Performance evaluations of ORTS appear in comparative analyses with platforms benchmarked by SPEC (organization), TPC (Transaction Processing Performance Council), and in academic benchmarking suites used in publications at SIGGRAPH, Eurographics, and USENIX. Metrics include real-time determinism, scalability to many agents, fidelity of sensor noise models, and integration latency with external controllers such as those based on ROS, PX4, ArduPilot, and neural policies trained with PyTorch and TensorFlow. Studies by research groups at ETH Zurich, Imperial College London, Tsinghua University, Peking University, and National University of Singapore compared ORTS-style tools for throughput, reproducibility, and ease of scenario scripting relative to Gazebo (software), CARLA (simulator), and bespoke engines used by NASA Ames Research Center.

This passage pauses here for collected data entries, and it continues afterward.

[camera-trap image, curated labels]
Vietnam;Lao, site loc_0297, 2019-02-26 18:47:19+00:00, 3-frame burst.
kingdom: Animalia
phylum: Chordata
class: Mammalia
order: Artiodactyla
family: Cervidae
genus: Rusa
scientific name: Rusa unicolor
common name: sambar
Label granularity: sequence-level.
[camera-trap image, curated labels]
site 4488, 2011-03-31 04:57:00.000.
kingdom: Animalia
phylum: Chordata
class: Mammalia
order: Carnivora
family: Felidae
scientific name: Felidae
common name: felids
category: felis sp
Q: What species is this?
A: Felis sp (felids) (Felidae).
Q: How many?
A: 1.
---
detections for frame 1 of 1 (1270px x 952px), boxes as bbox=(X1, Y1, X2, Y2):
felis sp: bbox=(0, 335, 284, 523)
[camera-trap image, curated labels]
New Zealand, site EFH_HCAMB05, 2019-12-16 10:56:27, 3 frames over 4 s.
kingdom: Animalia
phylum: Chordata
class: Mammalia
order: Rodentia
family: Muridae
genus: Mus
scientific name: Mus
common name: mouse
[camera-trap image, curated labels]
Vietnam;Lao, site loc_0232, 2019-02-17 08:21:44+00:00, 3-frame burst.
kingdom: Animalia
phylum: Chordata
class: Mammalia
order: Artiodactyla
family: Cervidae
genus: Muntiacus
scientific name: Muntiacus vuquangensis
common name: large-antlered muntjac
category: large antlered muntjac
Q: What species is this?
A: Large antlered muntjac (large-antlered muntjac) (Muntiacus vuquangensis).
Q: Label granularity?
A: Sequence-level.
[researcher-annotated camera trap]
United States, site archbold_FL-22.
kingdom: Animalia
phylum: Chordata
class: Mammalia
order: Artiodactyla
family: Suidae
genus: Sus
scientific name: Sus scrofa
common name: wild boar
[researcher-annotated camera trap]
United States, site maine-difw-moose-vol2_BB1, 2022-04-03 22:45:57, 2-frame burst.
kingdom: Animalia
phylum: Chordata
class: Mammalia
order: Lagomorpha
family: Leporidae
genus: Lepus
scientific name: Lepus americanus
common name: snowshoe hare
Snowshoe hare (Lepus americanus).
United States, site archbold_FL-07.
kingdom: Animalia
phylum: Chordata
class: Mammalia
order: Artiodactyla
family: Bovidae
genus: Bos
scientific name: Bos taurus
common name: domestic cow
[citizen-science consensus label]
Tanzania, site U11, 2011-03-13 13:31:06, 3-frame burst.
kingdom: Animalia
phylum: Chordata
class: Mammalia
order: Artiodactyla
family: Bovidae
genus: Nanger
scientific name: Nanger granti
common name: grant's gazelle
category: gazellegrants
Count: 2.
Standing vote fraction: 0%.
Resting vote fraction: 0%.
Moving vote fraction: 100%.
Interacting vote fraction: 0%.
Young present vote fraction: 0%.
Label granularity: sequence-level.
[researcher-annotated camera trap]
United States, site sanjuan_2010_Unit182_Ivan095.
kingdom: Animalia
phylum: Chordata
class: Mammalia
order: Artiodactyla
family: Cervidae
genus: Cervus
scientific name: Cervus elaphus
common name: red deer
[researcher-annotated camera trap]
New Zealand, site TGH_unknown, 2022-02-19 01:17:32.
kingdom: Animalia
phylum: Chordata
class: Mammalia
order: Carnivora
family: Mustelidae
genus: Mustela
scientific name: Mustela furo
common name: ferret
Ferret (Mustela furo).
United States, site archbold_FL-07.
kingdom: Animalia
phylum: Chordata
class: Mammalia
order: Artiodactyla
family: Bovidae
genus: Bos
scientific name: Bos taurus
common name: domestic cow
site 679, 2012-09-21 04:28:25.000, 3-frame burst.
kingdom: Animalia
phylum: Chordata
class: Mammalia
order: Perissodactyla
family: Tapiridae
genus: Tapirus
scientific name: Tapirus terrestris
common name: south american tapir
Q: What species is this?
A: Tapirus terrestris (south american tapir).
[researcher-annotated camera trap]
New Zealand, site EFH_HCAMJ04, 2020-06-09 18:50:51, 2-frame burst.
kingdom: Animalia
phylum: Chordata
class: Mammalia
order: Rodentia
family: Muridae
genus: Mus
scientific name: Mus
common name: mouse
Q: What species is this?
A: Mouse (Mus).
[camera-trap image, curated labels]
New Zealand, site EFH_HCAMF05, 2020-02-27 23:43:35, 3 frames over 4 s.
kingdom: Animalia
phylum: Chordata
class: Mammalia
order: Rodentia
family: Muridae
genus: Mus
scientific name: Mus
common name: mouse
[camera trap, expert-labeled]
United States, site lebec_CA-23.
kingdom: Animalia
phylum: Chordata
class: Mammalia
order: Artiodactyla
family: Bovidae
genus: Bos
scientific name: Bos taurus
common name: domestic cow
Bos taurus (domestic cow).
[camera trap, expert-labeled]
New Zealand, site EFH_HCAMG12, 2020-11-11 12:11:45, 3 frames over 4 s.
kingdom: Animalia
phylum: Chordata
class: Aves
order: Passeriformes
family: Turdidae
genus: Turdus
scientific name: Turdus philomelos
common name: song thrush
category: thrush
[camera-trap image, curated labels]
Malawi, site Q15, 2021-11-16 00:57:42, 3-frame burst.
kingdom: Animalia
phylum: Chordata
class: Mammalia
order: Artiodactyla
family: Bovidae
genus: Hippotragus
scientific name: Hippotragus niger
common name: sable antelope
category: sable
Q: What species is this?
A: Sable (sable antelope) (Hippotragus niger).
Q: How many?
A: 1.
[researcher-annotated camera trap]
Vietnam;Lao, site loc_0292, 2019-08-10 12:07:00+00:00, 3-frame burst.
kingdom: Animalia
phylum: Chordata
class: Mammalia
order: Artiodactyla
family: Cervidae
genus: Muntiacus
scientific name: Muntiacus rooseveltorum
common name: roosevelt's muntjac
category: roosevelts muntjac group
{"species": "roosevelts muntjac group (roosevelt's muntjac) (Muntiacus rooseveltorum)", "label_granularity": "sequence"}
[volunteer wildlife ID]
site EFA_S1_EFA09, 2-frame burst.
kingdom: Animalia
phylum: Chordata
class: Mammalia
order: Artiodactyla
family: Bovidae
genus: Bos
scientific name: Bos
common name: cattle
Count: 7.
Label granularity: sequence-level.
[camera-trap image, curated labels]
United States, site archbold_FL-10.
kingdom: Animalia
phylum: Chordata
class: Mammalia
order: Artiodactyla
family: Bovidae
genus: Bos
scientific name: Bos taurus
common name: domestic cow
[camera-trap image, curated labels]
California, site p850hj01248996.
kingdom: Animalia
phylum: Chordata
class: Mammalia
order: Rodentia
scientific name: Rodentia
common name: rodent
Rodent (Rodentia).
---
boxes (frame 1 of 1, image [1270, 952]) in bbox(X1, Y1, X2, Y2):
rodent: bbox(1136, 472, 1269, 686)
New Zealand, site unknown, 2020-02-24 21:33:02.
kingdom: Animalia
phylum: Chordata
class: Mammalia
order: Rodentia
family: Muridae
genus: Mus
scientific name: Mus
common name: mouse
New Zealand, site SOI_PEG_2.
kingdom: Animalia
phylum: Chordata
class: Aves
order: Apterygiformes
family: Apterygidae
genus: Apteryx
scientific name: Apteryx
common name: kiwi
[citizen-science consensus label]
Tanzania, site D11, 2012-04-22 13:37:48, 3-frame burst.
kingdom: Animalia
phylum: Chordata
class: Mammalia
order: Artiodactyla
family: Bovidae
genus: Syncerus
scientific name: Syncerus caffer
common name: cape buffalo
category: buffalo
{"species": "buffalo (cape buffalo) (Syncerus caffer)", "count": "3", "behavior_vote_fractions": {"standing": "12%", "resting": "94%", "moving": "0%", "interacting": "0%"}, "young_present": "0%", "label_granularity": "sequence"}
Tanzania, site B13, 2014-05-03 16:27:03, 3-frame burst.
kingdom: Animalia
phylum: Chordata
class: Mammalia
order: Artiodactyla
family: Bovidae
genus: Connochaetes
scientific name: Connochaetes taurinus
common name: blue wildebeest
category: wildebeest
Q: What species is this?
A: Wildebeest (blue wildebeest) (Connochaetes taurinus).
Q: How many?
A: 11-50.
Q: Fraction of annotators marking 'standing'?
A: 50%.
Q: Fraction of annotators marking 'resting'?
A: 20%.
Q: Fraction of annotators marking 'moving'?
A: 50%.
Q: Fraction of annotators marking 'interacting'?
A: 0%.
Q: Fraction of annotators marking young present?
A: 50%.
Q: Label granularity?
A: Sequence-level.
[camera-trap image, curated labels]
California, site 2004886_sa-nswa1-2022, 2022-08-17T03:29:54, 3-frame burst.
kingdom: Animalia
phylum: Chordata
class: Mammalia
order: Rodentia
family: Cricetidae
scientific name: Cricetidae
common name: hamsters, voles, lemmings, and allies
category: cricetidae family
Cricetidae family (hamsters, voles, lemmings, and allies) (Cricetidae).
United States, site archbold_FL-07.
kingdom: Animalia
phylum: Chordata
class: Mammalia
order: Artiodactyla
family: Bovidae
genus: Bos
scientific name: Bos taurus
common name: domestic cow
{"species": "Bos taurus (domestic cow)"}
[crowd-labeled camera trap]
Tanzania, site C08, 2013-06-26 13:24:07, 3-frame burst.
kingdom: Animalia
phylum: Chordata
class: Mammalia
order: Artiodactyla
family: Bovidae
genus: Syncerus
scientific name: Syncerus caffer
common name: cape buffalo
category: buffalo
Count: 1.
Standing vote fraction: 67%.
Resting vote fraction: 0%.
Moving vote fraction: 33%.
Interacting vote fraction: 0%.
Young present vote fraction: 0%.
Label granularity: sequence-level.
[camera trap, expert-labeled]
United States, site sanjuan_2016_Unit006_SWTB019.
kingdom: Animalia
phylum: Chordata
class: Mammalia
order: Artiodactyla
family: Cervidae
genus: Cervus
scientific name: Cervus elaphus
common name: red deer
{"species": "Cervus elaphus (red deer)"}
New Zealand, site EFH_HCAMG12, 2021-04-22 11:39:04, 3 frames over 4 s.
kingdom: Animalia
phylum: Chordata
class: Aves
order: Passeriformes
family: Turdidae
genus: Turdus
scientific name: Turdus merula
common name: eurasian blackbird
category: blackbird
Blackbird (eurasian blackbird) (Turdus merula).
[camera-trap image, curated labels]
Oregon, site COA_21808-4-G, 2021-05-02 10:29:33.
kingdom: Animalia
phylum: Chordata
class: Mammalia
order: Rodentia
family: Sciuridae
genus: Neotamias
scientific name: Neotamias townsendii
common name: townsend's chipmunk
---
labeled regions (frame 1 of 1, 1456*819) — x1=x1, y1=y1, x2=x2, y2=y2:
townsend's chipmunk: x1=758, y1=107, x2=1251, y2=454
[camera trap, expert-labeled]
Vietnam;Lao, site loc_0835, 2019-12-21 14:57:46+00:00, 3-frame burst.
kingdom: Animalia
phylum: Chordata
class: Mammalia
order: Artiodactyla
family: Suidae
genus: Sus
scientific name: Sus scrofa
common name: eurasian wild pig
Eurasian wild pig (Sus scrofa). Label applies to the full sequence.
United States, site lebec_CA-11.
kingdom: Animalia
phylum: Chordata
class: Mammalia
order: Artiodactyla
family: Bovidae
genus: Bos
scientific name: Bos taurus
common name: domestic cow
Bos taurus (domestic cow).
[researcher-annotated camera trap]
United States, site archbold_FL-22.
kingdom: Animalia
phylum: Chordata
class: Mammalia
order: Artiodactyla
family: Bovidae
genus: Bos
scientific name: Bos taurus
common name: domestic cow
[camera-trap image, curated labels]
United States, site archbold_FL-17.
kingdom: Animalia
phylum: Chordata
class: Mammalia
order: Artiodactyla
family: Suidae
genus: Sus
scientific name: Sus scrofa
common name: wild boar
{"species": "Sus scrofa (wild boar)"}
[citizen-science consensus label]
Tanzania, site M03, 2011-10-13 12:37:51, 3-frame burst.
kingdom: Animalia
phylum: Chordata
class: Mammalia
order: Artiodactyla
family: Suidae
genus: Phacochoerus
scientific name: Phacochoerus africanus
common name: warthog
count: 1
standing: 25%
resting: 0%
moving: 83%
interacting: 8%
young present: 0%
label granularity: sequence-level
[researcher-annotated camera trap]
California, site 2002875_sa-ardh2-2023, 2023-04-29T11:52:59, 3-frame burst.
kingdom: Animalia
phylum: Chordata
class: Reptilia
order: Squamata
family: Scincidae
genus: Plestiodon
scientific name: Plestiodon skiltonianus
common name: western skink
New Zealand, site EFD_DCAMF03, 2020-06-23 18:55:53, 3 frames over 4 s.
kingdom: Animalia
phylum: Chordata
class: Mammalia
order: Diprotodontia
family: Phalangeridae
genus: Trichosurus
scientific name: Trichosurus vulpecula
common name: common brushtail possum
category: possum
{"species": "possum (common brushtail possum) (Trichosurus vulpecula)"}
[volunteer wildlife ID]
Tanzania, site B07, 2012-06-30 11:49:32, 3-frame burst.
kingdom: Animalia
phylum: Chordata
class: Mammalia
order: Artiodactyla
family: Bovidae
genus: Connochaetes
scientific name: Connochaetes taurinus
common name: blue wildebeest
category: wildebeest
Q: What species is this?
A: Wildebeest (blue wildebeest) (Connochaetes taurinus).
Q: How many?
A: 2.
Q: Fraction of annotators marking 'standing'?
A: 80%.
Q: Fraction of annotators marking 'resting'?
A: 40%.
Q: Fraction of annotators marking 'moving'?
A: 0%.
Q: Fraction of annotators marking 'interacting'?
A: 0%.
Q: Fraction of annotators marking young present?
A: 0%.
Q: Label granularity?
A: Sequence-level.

The licensing model for ORTS-related distributions ranges from proprietary commercial licenses used by industry contractors to academic licenses for research labs and consortiums. Distribution practices mirror those of projects managed by Apache Software Foundation, Linux Foundation, Open Source Initiative, and academic repositories at GitHub, GitLab, and institutional archives. Access and terms are often negotiated with stakeholders including European Commission projects, national research councils such as NSF, EPSRC, DFG, and corporate partners like Google, Amazon Web Services, Microsoft Azure, and IBM Cloud.